As a mother, I can’t imagine having to make the choice between chronic dehydration and giving my children water infested with contaminants. Happy Mhango, a widowed mother of four in Malawi, has been in that situation. Happy, who was already under significant stress to provide for her family as a single mother, also began suffering from debilitating neck and shoulder pain caused by carrying heavy water buckets from a distant river.

But Happy’s local Catholic community saw her need. Not only did they bless her with love, support and friendship, but the diocese built a water well just a few minutes from her home. “My pain has disappeared!” Happy beamed. “Please give to help our friends who do not have water. The joy in our community is great, and we want others to experience the same joy.”

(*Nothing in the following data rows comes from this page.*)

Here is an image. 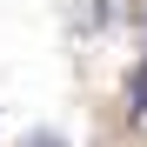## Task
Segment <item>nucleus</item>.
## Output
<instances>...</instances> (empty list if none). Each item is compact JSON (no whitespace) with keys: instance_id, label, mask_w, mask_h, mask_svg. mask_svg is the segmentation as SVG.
Listing matches in <instances>:
<instances>
[{"instance_id":"obj_1","label":"nucleus","mask_w":147,"mask_h":147,"mask_svg":"<svg viewBox=\"0 0 147 147\" xmlns=\"http://www.w3.org/2000/svg\"><path fill=\"white\" fill-rule=\"evenodd\" d=\"M127 100H134V114H140V120H147V60H140V67H134V80H127Z\"/></svg>"},{"instance_id":"obj_2","label":"nucleus","mask_w":147,"mask_h":147,"mask_svg":"<svg viewBox=\"0 0 147 147\" xmlns=\"http://www.w3.org/2000/svg\"><path fill=\"white\" fill-rule=\"evenodd\" d=\"M20 147H67V140H60V134H47V127H40V134H27V140H20Z\"/></svg>"}]
</instances>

Access to clean water allows women like Happy and their families the ability to pursue their full potential, contribute to the well-being of their communities, and take time to attend Mass and pursue spiritual growth.

A source of life

“Christ gives life, but dirty water takes life from the people,” said Father George Banda, a priest in the Diocese of Chipata in Zambia, where many people still lack safe drinking water. “So, we need those who can help to grant clean and safe water so that with Christ the Living Water, we are able to give life to the communities and to the people who are in need.”

As Fr. Banda says, water is a picture of the life we find in Christ — the Living Water described in John 4:14 — and providing it to the poor can be achieved if we Catholics are willing to pool resources to support the installation of simple water systems in communities like his.

It’s time that we answered Christ’s call to “love one another” and provide water to families to end their thirst, restore their health, protect the lives of their children and share the Gospel message. Happy’s life changed forever because the Church took action, and there are many more women like her and families like hers eagerly awaiting that same blessing.

We can solve this problem! We can be God’s hands and feet and make this difference in his name. Let’s answer Pope Francis’ call to make access to water a human right and put our faith into action.

Michele Sagarino

Michele Sagarino is president of Cross Catholic Outreach, an official Catholic nonprofit 501(c)(3) relief and development ministry endorsed by the Vatican that, since its founding in 2001, has provided more than $4 billion in aid to help “the poorest of the poor” in more than 90 developing countries around the world.